**YOUR ASSIGNMENT:** Give back each entry word for word, but drop the images.

**Collected data:**

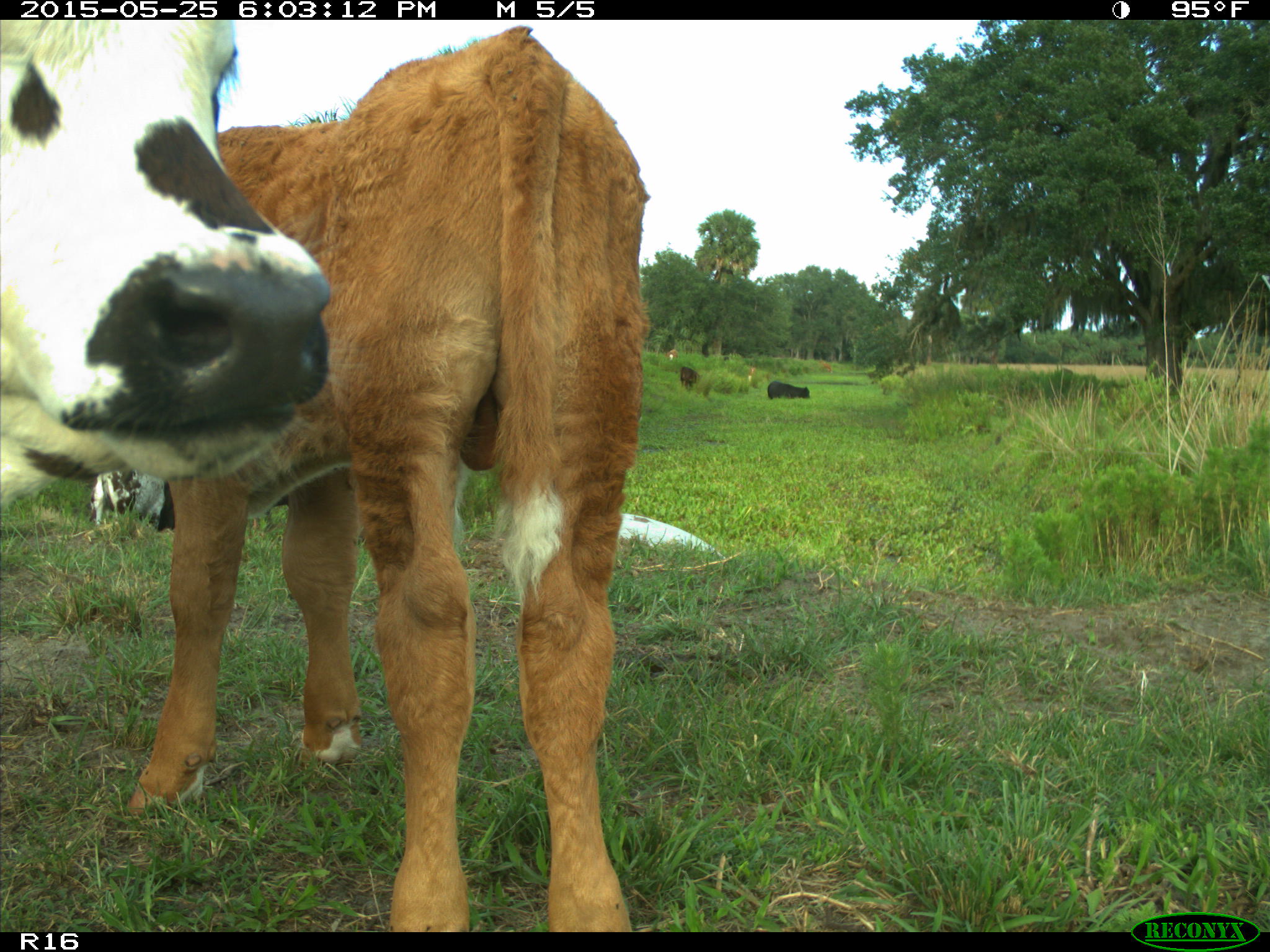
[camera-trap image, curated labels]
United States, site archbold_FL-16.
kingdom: Animalia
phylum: Chordata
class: Mammalia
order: Artiodactyla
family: Bovidae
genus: Bos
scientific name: Bos taurus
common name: domestic cow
Bos taurus (domestic cow).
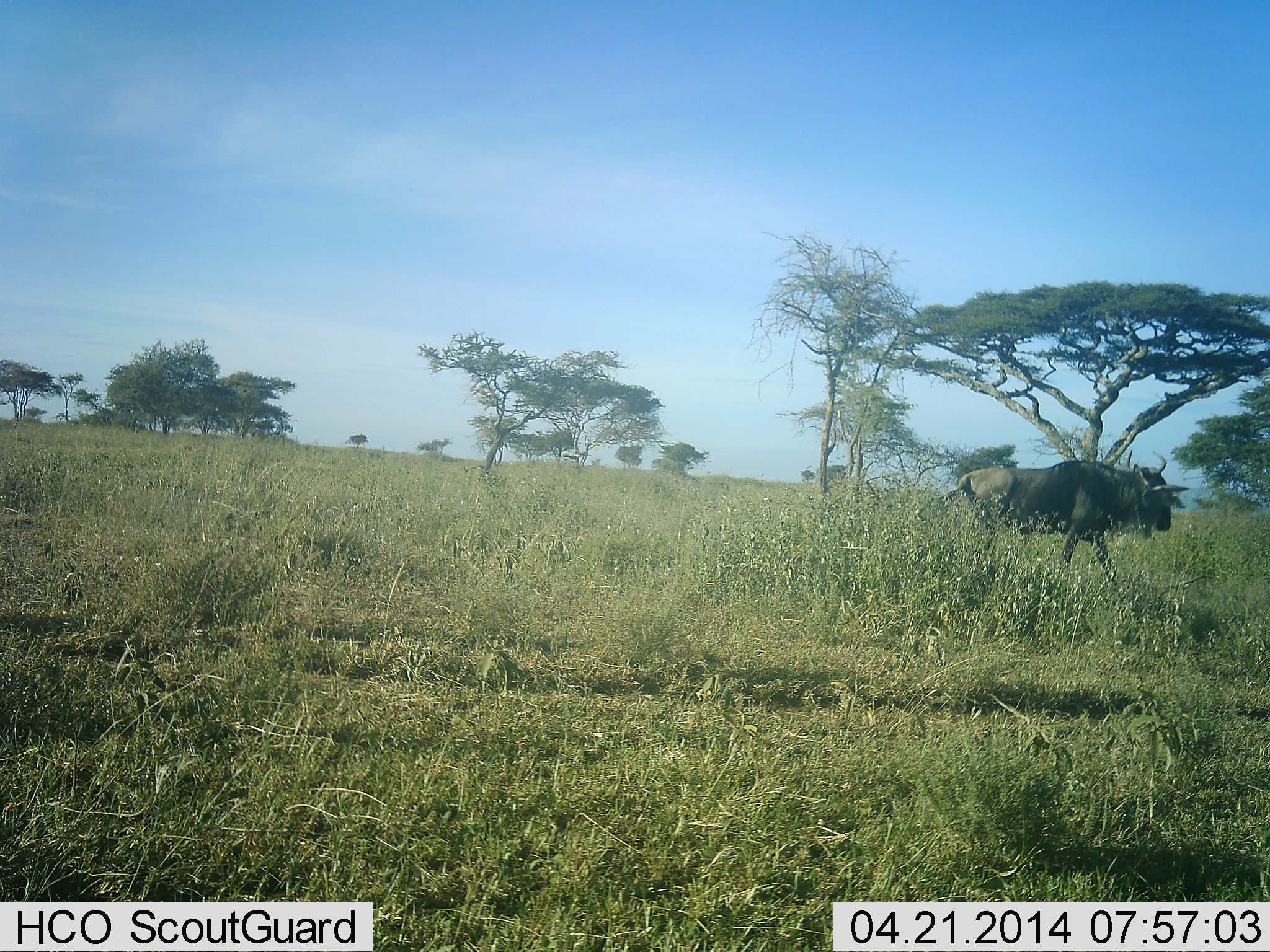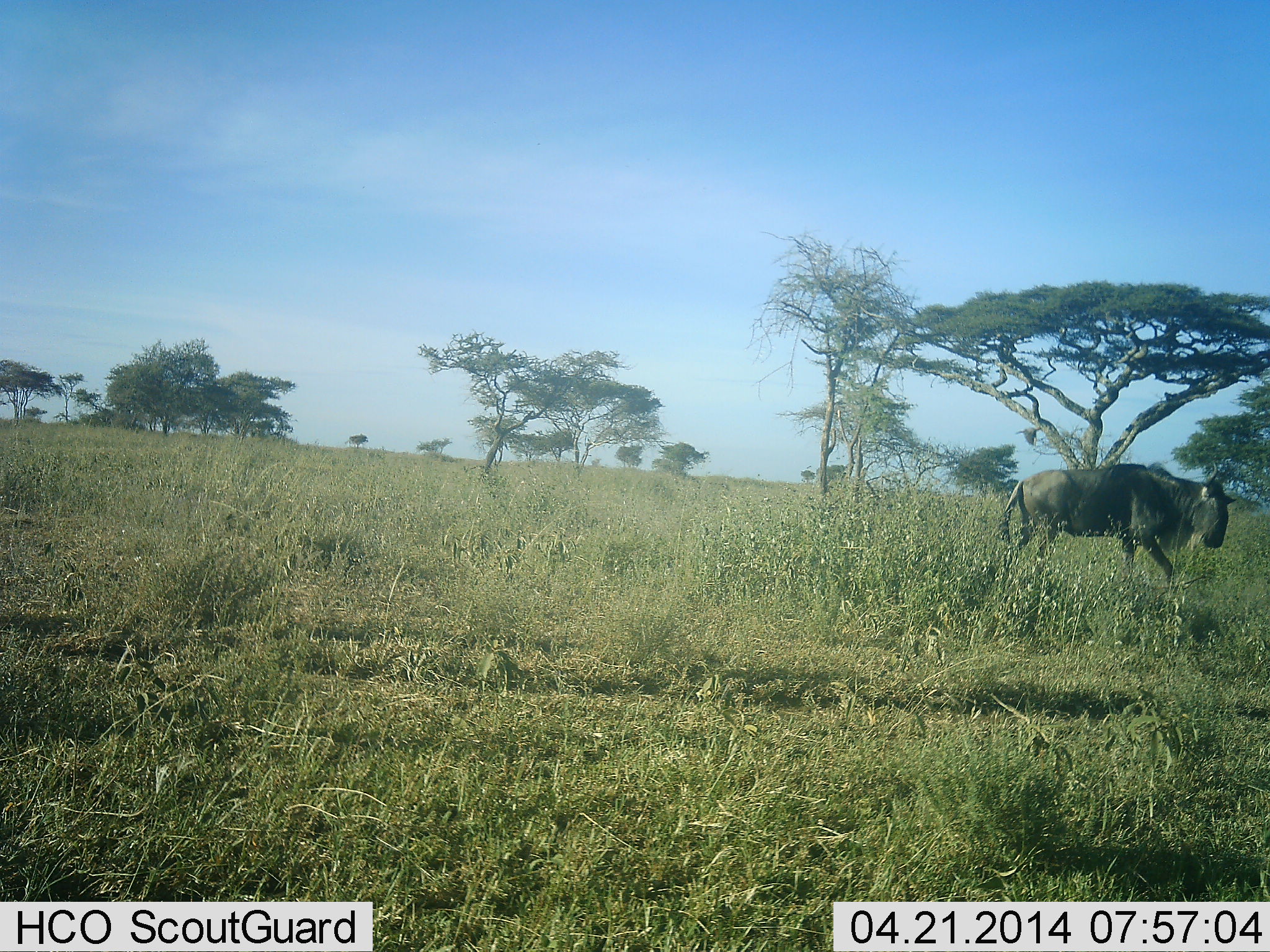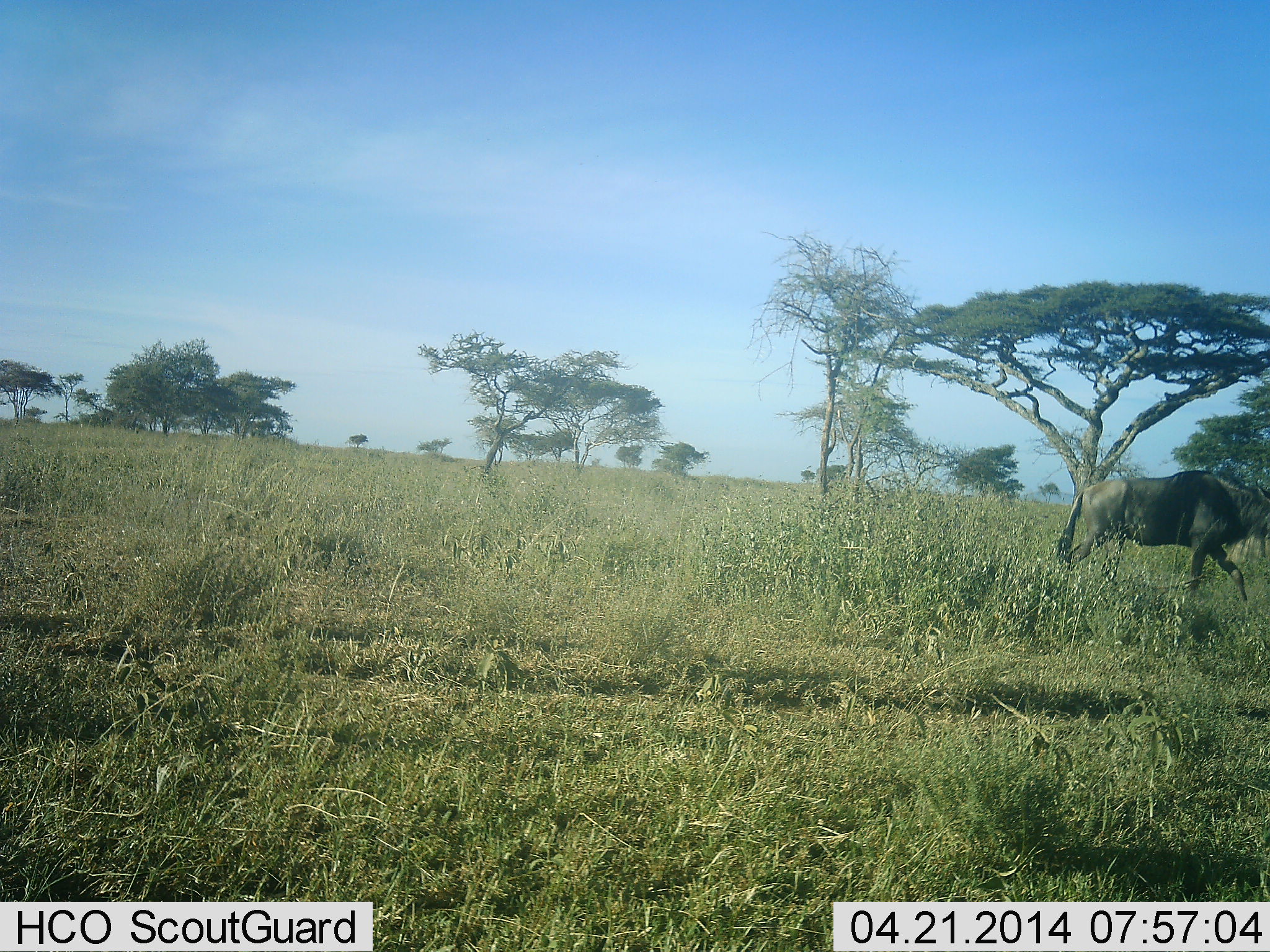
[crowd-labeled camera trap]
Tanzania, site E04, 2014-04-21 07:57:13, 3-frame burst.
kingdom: Animalia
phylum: Chordata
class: Aves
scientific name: Aves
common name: bird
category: otherbird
Otherbird (bird) (Aves), count 1. Behavior (volunteer vote fractions): standing 0%, resting 0%, moving 100%, interacting 0%. Young present (vote fraction): 0%. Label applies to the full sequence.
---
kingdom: Animalia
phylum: Chordata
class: Mammalia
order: Artiodactyla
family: Bovidae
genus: Connochaetes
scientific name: Connochaetes taurinus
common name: blue wildebeest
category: wildebeest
Wildebeest (blue wildebeest) (Connochaetes taurinus), count 1. Behavior (volunteer vote fractions): standing 11%, resting 0%, moving 94%, interacting 0%. Young present (vote fraction): 0%. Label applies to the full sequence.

**RESPONSE BELOW:**
[camera-trap image, curated labels]
United States, site archbold_FL-16.
kingdom: Animalia
phylum: Chordata
class: Mammalia
order: Artiodactyla
family: Bovidae
genus: Bos
scientific name: Bos taurus
common name: domestic cow
Bos taurus (domestic cow).
[crowd-labeled camera trap]
Tanzania, site E04, 2014-04-21 07:57:13, 3-frame burst.
kingdom: Animalia
phylum: Chordata
class: Aves
scientific name: Aves
common name: bird
category: otherbird
Otherbird (bird) (Aves), count 1. Behavior (volunteer vote fractions): standing 0%, resting 0%, moving 100%, interacting 0%. Young present (vote fraction): 0%. Label applies to the full sequence.
---
kingdom: Animalia
phylum: Chordata
class: Mammalia
order: Artiodactyla
family: Bovidae
genus: Connochaetes
scientific name: Connochaetes taurinus
common name: blue wildebeest
category: wildebeest
Wildebeest (blue wildebeest) (Connochaetes taurinus), count 1. Behavior (volunteer vote fractions): standing 11%, resting 0%, moving 94%, interacting 0%. Young present (vote fraction): 0%. Label applies to the full sequence.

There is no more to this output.